Thousands of wind turbines are already installed, providing renewable energy to meet the growing energy demand of consumers. This article investigates the effect of air density deviation, which depends on weather conditions, on power production of operational wind turbines, and examines strategy to mitigate this effect. Throughout the year, the air density in the area where the wind turbines are installed experiences continuous variations. It affects the annual power production of the wind turbine. Therefore, it is essential to discover a method that can reduce the effect of air density changes on power production of the wind turbine without adding extra extender blade. The effect of air density deviation on parameter of the wind turbines is investigated using four years measurement data (with a 10-minute interval) as well as simulation data. To reduce air density effect, the pitch angle and torque gain are readjusted rather than setting it constant based on the air density value. The analysis and simulation study were conducted in Matlab/Simulink® software.
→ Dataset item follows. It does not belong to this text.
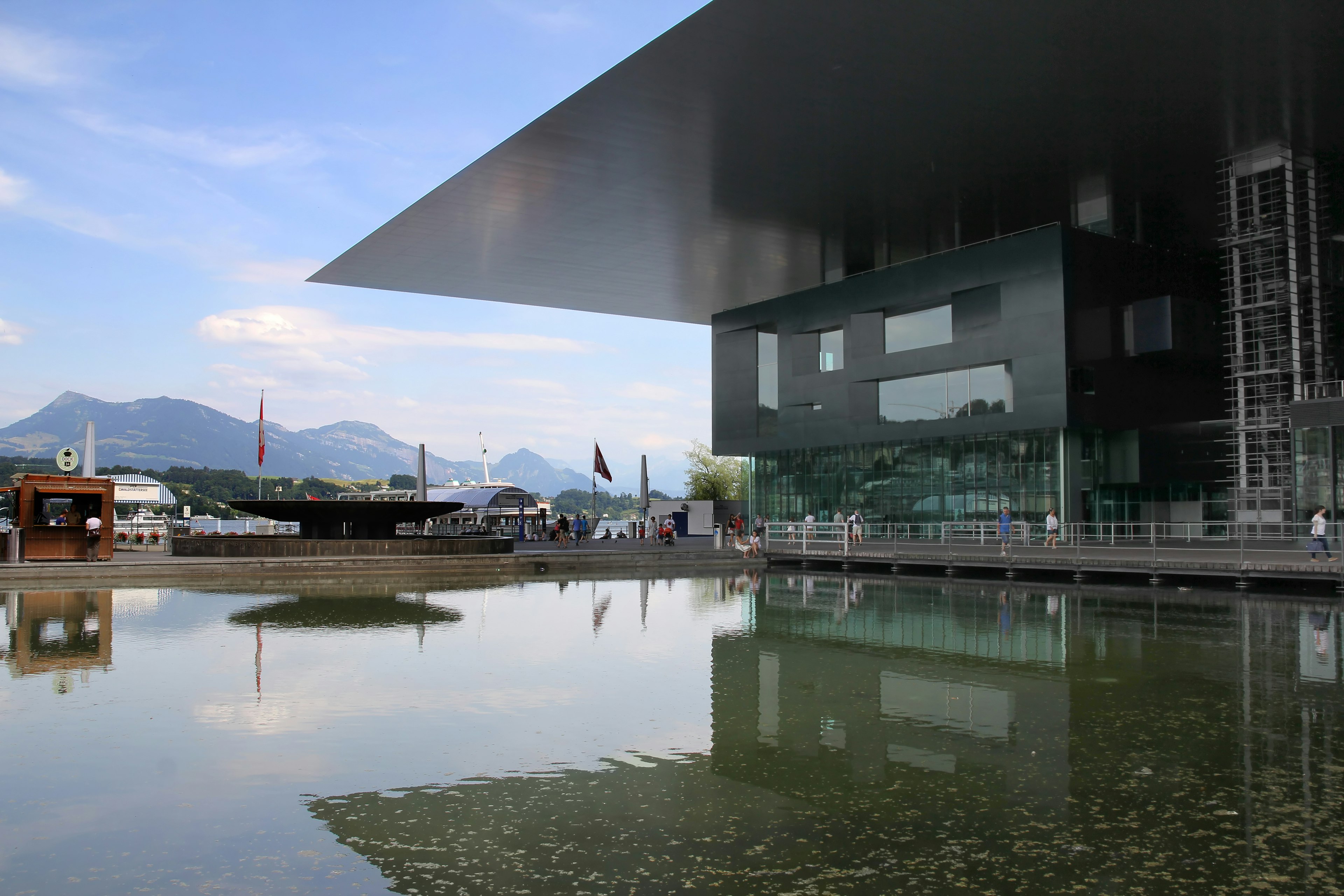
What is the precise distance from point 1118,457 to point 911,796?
32.2 metres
The results revealed that the suggested correction in pitch angle and torque gain according air density effectively alleviated the effect of air density variations, and the power production of the wind turbine was increased.

Suggested Citation

  • Jargalsaikhan, Nyam & Ueda, Soichiro & Masahiro, Furukakoi & Matayoshi, Hidehito & Mikhaylov, Alexey & Byambaa, Sergelen & Senjyu, Tomonobu, 2024. "Exploring influence of air density deviation on power production of wind energy conversion system: Study on correction method," Renewable Energy, Elsevier, vol. 220(C).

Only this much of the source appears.